→ **Challenge**
Please return all of the rows below word for word, leaving out the pictures.

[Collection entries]
## start
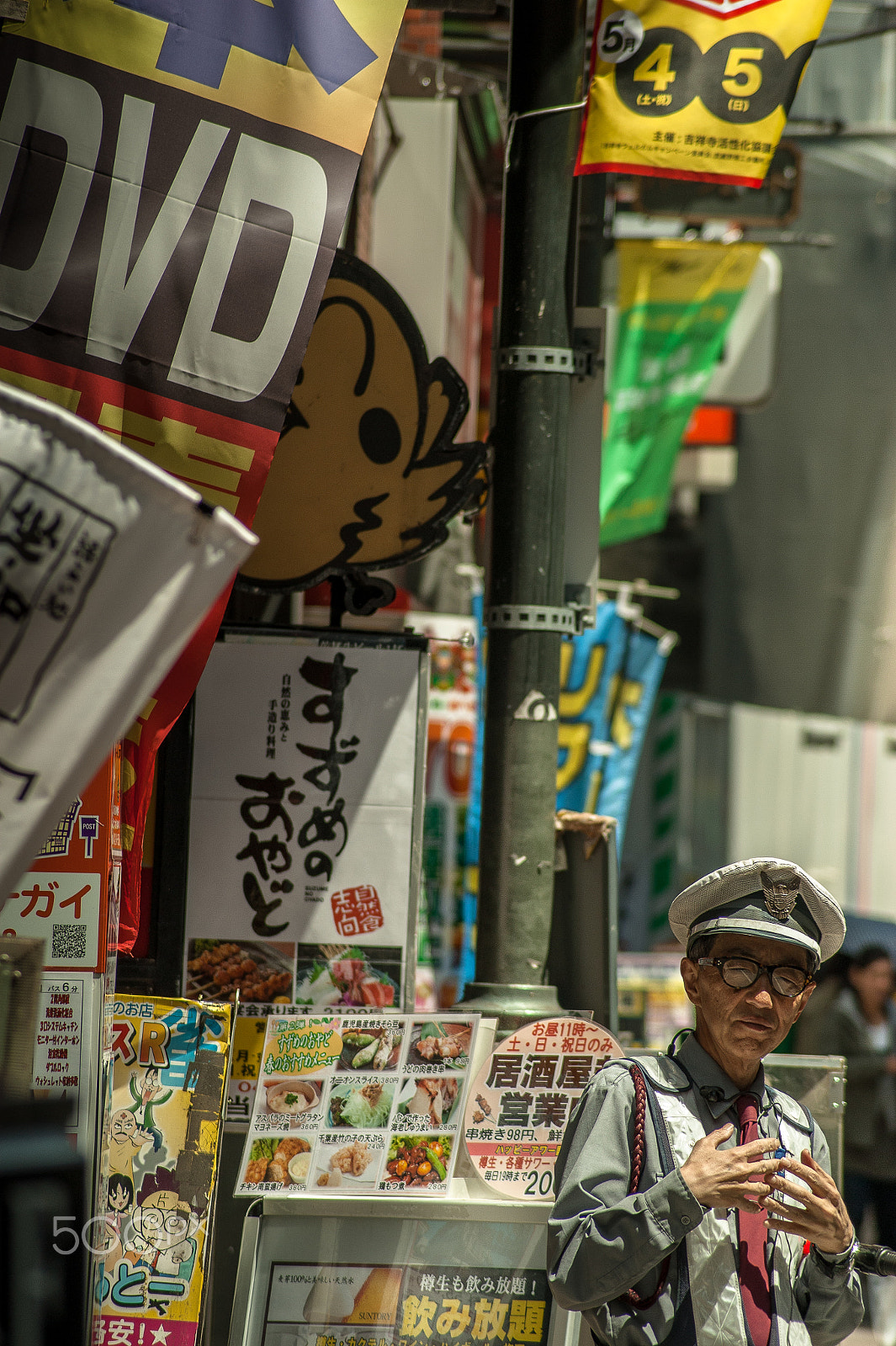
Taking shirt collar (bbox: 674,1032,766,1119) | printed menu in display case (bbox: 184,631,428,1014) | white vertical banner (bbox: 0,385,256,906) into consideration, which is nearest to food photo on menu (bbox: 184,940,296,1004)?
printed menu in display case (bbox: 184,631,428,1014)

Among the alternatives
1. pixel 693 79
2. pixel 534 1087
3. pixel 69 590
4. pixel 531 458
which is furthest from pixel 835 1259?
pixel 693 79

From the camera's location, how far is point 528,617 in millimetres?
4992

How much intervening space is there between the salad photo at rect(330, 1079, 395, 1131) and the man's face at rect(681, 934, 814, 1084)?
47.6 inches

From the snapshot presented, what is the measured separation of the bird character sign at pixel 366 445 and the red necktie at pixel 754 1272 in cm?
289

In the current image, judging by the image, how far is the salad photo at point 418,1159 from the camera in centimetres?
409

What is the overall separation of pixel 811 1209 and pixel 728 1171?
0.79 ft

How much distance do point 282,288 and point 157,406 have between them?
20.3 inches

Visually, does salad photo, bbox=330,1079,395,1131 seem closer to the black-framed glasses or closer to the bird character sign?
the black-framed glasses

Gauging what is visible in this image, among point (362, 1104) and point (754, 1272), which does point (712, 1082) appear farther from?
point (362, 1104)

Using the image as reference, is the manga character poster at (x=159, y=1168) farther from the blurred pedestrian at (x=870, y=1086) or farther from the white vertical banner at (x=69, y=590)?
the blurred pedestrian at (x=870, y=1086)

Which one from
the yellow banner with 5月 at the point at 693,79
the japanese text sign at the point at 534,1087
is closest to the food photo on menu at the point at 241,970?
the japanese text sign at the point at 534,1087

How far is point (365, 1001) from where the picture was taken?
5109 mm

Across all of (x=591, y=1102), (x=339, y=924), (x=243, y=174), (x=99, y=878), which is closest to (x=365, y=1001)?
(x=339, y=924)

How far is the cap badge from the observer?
## end
→ **Solution**
Taking shirt collar (bbox: 674,1032,766,1119) | printed menu in display case (bbox: 184,631,428,1014) | white vertical banner (bbox: 0,385,256,906) into consideration, which is nearest to food photo on menu (bbox: 184,940,296,1004)?
printed menu in display case (bbox: 184,631,428,1014)

Among the alternatives
1. pixel 693 79
2. pixel 534 1087
3. pixel 69 590
4. pixel 531 458
which is furthest from pixel 835 1259?
pixel 693 79

From the camera's location, how far is point 528,617 in millimetres?
4992

How much intervening space is there between the salad photo at rect(330, 1079, 395, 1131) and the man's face at rect(681, 934, 814, 1084)?
47.6 inches

From the snapshot presented, what is the measured separation of the bird character sign at pixel 366 445 and the red necktie at pixel 754 1272 in cm?
289

In the current image, judging by the image, how far is the salad photo at point 418,1159 from the camera in centimetres?
409

What is the overall separation of pixel 811 1209 and pixel 728 1171?
0.79 ft

How much distance do point 282,288 and point 157,406 have between them?
20.3 inches

Visually, does salad photo, bbox=330,1079,395,1131 seem closer to the black-framed glasses or closer to the bird character sign?
the black-framed glasses

Gauging what is visible in this image, among point (362, 1104) and point (754, 1272), which does point (712, 1082) appear farther from?
point (362, 1104)

Using the image as reference, is the manga character poster at (x=159, y=1168) farther from the blurred pedestrian at (x=870, y=1086) or farther from the white vertical banner at (x=69, y=590)?
the blurred pedestrian at (x=870, y=1086)

Which one from
the yellow banner with 5月 at the point at 693,79
the japanese text sign at the point at 534,1087
is closest to the food photo on menu at the point at 241,970?
the japanese text sign at the point at 534,1087

How far is point (365, 1001) from where the picture was taken?
5109 mm

Across all of (x=591, y=1102), (x=339, y=924), (x=243, y=174), (x=99, y=878), which is closest to (x=365, y=1001)?
(x=339, y=924)

How far is the cap badge from the observer?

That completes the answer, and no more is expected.